On Tue, Mar 23, 2021 at 6:37 PM Sebastian Zarnekow <
[email protected]> wrote:

> Personally I see a lot of value in backwards compatibility at Eclipse.
> Amongst others, the ResourcesPlugin is a very central API and its offered
> accessors to the workspace and friends are probably used by hundreds and
> thousands of plugins that are not under our control. Before moving code
> left and right, I would be really curious how a fully backwards compatible
> solution may look like.
>

Platform has policies and technical validation that ensure that backwards
compatibility is enforced at API level: most APIs have tests that are
contract/spec tests of the behavior, and there are a lot of tools to ensure
API so linkage compatibility is not broken by inadvertence. Concretely,
ResourcePlugin.getWorkspace() will never be removed.
If there are some tricky case you foresee about the upcoming refactoring
which risk of breaking the current API contract, I suggest you capture them
in some test case to integrate in the Platform test bench. In the best
case, they'll be consensual and be merged to prevent this area from
regressing in future refactorings; in the worst case, it's not clear the
behavior being tested is a contract, but it brings the test brings the best
possible material for discussing it.

What concerns me a little are the other exercises in that direction that
> did already land. I often read on bugzillas that class loading is
> dominating the entire activation and if a class is not loaded in context of
> plugin A, it will simply trigger the load in the context of a plugin B and
> there is no real gain in the total startup. After all, the code that is
> supposed to be executed must be loaded before it can run and before the
> workbench can appear.
>

Workbench is not the only consumer of the bundles. Many applications do run
headless, repeatedly at build-time (API Tools for instance). So even if
some refactorings do not impact workbench load, they can positively impact
other use cases, that are also interesting.

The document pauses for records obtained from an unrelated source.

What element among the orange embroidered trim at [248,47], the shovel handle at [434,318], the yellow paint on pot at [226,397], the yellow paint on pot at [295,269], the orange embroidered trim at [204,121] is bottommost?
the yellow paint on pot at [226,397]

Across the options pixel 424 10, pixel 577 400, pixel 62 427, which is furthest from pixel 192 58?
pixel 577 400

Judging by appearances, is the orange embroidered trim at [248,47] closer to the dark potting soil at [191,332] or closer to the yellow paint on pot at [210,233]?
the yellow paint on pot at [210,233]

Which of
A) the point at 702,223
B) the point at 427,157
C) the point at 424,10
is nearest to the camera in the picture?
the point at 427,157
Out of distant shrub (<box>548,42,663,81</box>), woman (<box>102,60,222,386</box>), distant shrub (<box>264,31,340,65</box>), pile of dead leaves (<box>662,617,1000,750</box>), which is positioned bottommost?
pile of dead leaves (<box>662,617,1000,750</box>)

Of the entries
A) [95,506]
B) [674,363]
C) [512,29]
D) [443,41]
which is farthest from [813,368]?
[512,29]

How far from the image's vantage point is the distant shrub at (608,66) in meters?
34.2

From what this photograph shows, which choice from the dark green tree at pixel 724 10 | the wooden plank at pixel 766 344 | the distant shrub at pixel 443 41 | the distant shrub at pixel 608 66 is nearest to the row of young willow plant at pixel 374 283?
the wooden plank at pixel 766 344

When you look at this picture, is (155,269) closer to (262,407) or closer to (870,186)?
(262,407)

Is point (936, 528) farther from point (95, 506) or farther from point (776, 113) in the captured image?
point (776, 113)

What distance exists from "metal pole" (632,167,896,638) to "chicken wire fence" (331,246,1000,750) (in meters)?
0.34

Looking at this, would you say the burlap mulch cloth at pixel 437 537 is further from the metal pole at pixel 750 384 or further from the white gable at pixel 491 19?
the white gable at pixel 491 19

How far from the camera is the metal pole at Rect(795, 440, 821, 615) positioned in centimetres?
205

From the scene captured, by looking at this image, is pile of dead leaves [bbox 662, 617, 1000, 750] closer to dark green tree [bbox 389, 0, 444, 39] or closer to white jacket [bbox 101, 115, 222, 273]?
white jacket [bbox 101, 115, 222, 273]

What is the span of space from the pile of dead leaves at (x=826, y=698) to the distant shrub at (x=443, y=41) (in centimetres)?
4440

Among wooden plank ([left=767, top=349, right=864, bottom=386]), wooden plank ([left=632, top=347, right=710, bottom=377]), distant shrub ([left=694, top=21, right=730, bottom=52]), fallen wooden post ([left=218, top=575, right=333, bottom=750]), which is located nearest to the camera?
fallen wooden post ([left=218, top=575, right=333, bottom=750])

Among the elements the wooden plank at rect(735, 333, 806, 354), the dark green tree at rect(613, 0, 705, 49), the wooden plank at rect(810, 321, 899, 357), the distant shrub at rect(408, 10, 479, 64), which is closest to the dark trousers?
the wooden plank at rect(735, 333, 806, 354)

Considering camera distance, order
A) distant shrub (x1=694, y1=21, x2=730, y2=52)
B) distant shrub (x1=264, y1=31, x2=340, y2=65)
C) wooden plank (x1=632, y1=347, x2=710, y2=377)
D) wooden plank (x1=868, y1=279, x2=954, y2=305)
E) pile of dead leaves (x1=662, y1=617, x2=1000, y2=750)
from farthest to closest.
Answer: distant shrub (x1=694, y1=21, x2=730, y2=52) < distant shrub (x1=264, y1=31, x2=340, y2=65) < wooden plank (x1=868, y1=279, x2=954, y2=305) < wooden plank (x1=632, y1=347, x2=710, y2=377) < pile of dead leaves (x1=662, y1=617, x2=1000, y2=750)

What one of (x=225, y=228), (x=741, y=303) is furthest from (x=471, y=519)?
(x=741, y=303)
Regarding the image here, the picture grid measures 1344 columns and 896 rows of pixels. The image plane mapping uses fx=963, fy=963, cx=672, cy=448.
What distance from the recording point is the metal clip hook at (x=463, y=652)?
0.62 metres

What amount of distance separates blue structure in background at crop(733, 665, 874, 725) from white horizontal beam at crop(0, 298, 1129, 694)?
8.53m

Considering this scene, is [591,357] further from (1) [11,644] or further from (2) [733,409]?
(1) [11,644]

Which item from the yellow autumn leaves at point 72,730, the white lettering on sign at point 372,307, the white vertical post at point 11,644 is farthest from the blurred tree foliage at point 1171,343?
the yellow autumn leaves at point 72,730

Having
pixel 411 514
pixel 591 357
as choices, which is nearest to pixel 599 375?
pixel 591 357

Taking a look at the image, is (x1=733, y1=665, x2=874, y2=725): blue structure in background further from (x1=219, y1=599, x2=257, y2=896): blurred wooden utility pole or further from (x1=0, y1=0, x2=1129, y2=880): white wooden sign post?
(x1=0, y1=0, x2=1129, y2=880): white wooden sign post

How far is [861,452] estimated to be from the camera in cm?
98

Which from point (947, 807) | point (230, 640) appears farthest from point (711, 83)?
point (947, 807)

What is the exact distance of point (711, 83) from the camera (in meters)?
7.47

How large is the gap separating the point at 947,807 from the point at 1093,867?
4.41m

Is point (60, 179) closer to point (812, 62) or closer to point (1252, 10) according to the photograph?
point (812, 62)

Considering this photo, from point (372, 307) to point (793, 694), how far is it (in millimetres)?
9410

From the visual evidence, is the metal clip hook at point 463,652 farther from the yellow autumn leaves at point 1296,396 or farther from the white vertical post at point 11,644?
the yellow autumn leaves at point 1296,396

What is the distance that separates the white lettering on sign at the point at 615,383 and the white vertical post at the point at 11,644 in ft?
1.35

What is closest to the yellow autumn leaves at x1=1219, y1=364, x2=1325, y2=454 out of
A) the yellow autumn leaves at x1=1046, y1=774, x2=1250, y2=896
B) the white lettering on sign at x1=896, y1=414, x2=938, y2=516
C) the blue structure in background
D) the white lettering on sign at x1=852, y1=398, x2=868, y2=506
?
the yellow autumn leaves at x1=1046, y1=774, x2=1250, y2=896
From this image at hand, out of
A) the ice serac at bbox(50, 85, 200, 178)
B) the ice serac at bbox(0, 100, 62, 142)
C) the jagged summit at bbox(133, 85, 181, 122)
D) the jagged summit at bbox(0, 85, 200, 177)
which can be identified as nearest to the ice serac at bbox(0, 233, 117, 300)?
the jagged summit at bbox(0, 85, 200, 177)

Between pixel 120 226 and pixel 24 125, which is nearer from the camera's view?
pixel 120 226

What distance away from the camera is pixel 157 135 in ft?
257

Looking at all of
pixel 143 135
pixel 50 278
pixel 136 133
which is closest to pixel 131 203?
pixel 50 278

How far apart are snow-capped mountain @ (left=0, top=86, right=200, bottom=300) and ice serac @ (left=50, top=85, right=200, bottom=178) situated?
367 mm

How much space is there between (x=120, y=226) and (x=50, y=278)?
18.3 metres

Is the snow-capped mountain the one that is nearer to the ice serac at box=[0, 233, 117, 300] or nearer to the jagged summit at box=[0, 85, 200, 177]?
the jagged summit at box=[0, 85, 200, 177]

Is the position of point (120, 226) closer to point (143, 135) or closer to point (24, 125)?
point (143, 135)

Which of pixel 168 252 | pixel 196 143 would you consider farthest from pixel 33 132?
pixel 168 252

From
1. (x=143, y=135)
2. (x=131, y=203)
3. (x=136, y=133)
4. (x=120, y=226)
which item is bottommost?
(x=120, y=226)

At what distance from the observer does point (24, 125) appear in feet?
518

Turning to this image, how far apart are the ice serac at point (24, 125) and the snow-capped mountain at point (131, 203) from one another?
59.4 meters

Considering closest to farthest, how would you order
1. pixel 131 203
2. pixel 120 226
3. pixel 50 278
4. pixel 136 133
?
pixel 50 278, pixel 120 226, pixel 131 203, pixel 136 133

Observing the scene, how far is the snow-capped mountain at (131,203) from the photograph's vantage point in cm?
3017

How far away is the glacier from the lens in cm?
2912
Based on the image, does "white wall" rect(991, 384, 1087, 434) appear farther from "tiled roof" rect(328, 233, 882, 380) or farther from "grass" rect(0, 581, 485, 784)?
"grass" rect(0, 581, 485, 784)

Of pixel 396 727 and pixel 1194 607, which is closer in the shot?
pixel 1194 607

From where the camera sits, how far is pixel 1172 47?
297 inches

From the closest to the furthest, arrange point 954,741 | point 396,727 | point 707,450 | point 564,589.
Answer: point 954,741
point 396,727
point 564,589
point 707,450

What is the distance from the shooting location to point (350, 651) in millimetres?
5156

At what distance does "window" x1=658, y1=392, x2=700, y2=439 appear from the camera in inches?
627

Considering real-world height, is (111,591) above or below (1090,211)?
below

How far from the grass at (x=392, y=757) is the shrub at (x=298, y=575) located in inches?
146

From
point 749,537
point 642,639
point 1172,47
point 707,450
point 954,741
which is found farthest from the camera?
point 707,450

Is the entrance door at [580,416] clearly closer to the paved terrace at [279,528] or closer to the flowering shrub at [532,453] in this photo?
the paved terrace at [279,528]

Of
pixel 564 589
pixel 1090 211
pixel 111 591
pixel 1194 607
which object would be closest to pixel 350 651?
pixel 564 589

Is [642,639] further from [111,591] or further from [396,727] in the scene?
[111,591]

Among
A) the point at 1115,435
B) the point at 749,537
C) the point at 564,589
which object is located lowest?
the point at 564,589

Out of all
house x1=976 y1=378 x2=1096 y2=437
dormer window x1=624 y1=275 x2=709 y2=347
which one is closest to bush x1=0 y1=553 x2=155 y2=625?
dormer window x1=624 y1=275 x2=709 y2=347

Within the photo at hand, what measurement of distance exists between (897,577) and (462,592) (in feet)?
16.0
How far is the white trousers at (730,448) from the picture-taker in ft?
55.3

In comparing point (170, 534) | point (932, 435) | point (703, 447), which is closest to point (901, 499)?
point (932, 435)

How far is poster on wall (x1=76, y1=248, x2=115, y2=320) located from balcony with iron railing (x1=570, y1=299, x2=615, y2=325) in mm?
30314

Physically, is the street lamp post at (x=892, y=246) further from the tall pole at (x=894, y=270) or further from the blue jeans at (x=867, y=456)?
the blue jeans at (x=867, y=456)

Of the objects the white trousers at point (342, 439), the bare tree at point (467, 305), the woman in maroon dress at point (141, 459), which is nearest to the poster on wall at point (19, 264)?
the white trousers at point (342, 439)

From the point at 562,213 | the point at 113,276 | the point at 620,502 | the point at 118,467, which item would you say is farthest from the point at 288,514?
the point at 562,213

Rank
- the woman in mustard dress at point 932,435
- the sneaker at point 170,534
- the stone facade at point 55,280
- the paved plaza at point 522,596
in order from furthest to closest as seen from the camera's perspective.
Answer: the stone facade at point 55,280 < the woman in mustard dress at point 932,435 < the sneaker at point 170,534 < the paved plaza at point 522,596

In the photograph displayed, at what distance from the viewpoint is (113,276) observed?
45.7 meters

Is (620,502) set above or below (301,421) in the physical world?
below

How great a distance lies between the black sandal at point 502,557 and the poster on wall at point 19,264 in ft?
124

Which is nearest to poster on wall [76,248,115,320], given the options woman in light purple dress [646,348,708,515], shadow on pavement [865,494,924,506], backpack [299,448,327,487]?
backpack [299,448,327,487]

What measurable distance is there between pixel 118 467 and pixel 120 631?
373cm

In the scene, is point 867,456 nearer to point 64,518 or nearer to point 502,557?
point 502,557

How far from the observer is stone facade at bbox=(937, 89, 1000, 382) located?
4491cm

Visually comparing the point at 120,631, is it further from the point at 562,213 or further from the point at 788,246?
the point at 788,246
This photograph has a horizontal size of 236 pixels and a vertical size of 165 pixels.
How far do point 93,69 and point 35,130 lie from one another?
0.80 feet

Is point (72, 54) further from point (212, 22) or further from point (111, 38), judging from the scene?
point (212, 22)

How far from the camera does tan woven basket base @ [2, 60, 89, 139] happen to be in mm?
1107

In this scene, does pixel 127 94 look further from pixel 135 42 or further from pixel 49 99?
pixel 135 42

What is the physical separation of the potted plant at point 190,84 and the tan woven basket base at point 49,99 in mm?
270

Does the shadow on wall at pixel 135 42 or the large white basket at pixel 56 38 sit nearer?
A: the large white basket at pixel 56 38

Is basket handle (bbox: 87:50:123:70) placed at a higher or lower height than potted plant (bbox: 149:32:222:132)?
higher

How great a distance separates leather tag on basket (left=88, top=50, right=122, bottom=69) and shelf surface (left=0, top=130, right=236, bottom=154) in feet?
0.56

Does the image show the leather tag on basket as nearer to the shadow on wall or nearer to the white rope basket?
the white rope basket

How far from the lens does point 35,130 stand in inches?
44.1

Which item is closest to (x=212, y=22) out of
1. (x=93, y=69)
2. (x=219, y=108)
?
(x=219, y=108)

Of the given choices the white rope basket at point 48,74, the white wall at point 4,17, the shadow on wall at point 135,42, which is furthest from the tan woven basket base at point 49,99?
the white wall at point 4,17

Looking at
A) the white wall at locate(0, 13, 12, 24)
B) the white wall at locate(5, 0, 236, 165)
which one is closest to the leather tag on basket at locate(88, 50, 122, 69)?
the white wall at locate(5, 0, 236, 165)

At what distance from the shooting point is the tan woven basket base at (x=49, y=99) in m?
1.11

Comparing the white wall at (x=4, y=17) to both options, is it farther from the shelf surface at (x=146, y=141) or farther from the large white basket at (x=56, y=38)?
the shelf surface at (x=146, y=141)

Even if I will be perceived as the party pooper: Another concern of mine
> (there is always another concern...): Is this level of complexity that is
> inherent to any multi threaded solution for bundle activation and class
> loading worth the few milliseconds that can be shaved.
>

I looked at a few reviews on the matter of workspace initialization, and my
impression is that it depends: in some cases, refactorings to use an OSGi
service do not increase complexity, they sometimes happen to better
separate concerns and thus improve maintainability/simplicity. But
sometimes, it's indeed slightly more complex.
I have the impression those are similar to any change and should be treated
individually like we do for all other changes, as there is not clear sign
that things get systematically simpler/harder, better/worse,... when using
services.


> But in the end, I'm not a committer on the platform and only a consumer
> that tries to maintain a complex framework across various versions of
> Eclipse in a backward- and forward-compatible way. In the end I can only
> voice my opinion and try to understand the solution such that I know how to
> best use it such that the code is still fine with Eclipse 4.8, 4.20, and
> all versions inbetween.
>

Platform usually try to capture new patterns in migration guide and
documentation. But for sure, if you want to still write code that targets
Eclipse 4.8, you won't be able to use newer APIs and patterns, eg your
plugin will keep calling ResourcePlugin.getWorkspace early in Activator and
Eclipse Workbench will not start faster when your plugin is installed. But
as long as you stick to 4.8 and verify you don't rely on APIs that don't
get deprecated/removed, it should work with 4.20 even if some refactorings
about internal Activator have been happening; 4.20 should not work worse
than 4.8.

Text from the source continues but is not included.